One way and another I have done more and more writing over the last few years and I’m really enjoying having time to focus on this. I am contributing regularly to magazines such as the Caterer and Just About Dorset, but the blog is a chance to cover more diverse subjects – visits to growers, some of our travels, new recipes, occasional book reviews and some pieces about the work I am doing are a few areas I will be covering.
The guest blog section is where I prevail on friends and colleagues, most of them in the food industry, to share their thoughts, stories and experiences with us. Exciting, vibrant and diverse are words I’d use to sum things up on the guest blog and it isn’t all food related either!
I want to say a massive “thank you” to all those who have agreed to participate and I am sure that these contributions will be a big part of the interest in this website. Lots of these people have their own websites, blogs and books so please follow the links to see much more. If you are interested in guest blogging please email me at russell@CreativeAboutCuisine.com
No matter how many times I am lucky enough to visit a quality grower or food product, I am always amazed at the level of detail applied in these businesses. Running restaurants is all about the detail and a passion for what you do but this attitude really does start at the beginning of the supply chain.

▶ PROBLEM TO WORK ON
Copy the blog text from "One way and" up to and including "will be covering.", changing "magazines" to "periodicals". The data after this point has no connection to the blog text.

▶ DATA SUPPLIED
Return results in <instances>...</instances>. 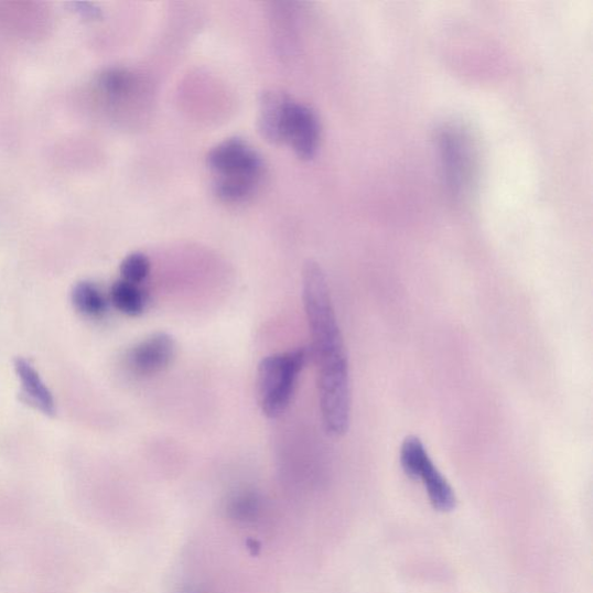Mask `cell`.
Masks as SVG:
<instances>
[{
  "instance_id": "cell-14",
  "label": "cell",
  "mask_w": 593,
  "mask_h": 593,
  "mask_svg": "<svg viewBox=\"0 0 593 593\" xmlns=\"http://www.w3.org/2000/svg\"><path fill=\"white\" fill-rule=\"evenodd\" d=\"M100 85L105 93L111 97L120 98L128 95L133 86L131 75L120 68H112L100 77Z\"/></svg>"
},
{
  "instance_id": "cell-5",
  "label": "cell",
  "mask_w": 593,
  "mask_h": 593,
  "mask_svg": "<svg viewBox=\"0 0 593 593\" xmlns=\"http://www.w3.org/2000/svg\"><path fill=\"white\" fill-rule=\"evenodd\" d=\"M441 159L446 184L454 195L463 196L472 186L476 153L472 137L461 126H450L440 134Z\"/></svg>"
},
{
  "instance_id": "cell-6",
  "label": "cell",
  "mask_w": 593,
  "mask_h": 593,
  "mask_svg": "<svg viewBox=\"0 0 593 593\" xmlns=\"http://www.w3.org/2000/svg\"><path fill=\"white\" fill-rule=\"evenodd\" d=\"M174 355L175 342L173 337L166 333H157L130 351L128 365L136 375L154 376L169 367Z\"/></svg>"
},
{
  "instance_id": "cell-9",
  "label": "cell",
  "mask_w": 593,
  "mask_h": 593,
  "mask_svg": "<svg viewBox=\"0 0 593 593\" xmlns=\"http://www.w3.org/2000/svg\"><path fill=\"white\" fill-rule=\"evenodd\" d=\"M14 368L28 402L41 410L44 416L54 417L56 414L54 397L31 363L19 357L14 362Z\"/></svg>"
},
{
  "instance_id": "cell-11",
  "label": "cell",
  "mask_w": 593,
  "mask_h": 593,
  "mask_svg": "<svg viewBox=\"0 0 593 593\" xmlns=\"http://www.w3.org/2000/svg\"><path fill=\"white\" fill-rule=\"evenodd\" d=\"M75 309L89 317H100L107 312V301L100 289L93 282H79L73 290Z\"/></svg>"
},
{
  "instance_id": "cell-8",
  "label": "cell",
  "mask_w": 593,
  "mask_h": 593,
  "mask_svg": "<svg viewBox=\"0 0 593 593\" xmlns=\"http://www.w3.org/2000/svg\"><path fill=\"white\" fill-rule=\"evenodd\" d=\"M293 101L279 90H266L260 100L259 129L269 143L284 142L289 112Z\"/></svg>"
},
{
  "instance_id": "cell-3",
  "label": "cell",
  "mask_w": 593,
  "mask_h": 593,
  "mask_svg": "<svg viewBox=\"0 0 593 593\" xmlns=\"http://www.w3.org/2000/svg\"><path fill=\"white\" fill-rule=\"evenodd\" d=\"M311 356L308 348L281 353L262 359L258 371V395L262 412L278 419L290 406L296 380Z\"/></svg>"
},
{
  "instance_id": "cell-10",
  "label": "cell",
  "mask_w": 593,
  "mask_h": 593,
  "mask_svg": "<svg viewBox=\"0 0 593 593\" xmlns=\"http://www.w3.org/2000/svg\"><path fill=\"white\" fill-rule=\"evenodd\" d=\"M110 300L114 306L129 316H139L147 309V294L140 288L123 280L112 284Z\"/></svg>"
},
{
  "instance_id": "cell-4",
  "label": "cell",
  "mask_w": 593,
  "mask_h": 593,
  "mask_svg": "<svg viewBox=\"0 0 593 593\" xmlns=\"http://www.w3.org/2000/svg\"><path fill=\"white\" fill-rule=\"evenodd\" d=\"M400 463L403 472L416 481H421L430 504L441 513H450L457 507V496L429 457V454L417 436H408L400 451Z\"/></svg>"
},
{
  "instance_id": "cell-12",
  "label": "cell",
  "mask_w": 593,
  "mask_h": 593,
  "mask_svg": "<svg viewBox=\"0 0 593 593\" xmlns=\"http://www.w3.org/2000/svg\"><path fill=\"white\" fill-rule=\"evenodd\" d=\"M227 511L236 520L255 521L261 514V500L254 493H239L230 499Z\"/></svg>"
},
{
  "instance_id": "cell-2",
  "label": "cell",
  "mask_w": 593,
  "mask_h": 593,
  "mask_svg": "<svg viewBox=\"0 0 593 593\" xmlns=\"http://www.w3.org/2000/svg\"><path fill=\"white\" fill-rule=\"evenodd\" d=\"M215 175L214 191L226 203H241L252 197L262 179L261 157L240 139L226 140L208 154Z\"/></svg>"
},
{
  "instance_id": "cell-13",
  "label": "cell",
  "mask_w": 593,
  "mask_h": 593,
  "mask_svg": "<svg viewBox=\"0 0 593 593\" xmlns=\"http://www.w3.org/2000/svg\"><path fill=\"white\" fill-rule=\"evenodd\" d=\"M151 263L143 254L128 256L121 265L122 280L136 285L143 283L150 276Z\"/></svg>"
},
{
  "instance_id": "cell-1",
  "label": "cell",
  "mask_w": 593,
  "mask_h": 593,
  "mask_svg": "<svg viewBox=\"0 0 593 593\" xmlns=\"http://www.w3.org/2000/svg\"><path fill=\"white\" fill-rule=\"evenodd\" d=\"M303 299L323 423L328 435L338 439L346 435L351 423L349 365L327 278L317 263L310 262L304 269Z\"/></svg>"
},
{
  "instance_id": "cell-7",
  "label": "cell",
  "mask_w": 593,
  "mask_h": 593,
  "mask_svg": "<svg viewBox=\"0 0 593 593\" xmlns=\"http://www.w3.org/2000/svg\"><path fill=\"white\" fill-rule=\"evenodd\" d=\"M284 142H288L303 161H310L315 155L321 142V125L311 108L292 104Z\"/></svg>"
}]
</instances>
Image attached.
...
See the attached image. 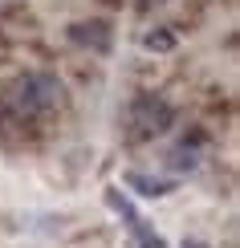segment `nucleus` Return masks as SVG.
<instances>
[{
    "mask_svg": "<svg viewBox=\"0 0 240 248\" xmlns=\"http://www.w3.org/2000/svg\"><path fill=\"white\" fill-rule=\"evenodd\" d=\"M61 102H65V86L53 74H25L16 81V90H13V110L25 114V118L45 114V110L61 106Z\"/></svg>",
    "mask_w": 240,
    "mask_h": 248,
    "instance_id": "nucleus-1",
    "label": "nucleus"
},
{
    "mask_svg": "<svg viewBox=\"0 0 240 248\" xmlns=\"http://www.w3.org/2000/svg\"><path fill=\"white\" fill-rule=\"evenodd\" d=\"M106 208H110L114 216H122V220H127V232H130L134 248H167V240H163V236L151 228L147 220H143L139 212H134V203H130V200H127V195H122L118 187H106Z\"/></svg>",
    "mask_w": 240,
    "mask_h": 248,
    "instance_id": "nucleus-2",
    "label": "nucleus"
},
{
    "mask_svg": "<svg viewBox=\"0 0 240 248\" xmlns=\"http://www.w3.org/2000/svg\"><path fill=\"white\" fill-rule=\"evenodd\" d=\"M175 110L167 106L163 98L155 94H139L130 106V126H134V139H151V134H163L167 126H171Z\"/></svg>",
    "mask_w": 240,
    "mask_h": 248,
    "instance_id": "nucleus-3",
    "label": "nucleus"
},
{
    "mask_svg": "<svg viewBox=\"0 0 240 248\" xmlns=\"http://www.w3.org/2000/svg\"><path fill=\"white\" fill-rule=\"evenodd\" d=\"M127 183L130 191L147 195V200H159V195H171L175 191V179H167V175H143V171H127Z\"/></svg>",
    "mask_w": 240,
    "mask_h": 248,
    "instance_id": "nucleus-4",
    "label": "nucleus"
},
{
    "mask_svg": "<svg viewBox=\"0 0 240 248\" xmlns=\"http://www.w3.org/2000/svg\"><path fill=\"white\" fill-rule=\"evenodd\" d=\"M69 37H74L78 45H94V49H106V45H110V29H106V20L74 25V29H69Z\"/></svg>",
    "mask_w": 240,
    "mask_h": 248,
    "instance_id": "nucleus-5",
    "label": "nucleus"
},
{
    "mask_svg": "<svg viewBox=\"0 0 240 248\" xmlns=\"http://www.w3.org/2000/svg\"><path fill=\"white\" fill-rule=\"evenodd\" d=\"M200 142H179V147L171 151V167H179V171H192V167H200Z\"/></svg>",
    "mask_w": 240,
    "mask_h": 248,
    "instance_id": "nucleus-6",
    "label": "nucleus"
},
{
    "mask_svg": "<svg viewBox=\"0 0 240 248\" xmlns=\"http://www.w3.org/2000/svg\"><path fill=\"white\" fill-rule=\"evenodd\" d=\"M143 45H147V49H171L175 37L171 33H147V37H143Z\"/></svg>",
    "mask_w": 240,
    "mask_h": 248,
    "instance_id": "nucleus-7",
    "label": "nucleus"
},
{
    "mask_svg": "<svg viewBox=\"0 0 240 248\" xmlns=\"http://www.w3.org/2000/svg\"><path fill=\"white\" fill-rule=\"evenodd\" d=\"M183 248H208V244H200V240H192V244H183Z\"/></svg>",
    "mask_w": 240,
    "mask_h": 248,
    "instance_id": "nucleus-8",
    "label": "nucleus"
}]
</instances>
==
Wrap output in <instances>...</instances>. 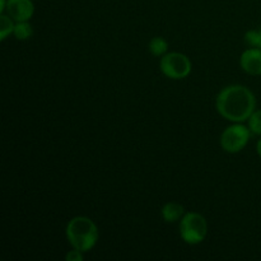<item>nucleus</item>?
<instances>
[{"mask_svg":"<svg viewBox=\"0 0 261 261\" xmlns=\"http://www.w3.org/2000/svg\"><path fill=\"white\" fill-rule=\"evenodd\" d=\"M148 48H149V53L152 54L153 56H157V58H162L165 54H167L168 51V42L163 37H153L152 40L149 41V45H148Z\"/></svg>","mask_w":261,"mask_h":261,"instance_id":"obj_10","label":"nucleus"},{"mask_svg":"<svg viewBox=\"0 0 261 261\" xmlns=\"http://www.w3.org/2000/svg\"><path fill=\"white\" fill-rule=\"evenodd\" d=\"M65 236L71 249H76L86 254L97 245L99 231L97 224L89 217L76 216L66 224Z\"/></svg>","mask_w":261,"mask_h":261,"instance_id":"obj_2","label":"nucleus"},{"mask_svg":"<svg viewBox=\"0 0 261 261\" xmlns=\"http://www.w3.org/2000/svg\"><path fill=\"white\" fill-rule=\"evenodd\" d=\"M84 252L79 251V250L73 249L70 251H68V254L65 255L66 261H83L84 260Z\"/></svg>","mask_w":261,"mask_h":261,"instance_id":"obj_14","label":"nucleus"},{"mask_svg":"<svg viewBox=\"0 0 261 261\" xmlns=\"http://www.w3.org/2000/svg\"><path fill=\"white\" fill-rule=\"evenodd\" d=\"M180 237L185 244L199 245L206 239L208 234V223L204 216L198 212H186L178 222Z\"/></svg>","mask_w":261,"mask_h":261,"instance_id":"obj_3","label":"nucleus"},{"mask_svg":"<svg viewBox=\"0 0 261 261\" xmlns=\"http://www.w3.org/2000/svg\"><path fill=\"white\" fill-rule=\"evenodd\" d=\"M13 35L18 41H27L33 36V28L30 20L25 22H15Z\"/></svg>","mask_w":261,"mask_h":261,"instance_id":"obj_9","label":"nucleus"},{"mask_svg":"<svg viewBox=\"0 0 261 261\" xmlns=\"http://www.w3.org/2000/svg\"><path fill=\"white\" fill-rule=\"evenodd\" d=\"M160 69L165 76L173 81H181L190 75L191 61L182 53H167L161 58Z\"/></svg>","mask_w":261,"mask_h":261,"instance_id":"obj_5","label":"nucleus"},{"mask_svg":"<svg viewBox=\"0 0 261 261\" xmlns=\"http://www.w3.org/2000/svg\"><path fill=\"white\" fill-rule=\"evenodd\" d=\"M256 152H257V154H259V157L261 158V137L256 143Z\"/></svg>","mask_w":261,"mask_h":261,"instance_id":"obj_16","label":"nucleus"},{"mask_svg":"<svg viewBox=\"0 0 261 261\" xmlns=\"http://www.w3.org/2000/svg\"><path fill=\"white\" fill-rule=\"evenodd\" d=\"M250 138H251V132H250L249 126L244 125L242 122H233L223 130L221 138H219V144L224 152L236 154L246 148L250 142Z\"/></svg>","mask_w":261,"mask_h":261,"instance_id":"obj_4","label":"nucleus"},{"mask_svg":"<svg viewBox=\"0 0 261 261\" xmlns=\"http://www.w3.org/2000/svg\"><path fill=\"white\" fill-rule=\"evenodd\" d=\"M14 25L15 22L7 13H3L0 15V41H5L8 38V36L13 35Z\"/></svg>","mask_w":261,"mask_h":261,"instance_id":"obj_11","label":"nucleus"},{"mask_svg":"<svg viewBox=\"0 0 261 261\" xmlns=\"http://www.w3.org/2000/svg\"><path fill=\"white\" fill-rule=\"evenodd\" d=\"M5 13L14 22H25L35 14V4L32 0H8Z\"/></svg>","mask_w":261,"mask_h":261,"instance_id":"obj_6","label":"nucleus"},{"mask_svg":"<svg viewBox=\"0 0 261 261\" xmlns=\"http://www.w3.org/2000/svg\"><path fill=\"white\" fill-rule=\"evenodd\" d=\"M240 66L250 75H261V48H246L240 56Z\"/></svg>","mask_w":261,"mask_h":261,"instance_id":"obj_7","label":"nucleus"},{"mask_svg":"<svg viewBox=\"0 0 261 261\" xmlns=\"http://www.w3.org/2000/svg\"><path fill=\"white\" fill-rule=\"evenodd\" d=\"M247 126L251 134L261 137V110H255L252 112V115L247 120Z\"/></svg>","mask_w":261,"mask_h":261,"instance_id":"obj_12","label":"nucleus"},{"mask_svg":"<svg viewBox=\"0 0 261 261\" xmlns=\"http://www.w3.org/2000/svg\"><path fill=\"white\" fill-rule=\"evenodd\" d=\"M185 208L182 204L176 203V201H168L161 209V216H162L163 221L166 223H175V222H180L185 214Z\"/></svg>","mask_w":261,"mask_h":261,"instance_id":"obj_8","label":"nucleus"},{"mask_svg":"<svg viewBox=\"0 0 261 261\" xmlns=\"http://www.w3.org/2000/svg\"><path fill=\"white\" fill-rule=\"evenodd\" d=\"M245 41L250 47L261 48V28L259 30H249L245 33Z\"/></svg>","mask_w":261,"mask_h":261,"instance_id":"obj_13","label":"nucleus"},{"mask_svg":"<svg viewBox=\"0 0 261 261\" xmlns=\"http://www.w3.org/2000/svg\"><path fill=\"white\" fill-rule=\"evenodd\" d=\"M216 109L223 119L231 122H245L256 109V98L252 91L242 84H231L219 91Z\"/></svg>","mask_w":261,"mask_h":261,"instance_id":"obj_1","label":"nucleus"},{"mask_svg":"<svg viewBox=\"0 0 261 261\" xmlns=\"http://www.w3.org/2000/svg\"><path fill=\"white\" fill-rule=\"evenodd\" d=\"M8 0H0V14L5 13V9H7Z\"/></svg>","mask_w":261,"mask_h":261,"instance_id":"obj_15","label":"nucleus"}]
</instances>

▶ COMPLETE ANSWER
One way and another I have done more and more writing over the last few years and I’m really enjoying having time to focus on this. I am contributing regularly to periodicals such as the Caterer and Just About Dorset, but the blog is a chance to cover more diverse subjects – visits to growers, some of our travels, new recipes, occasional book reviews and some pieces about the work I am doing are a few areas I will be covering.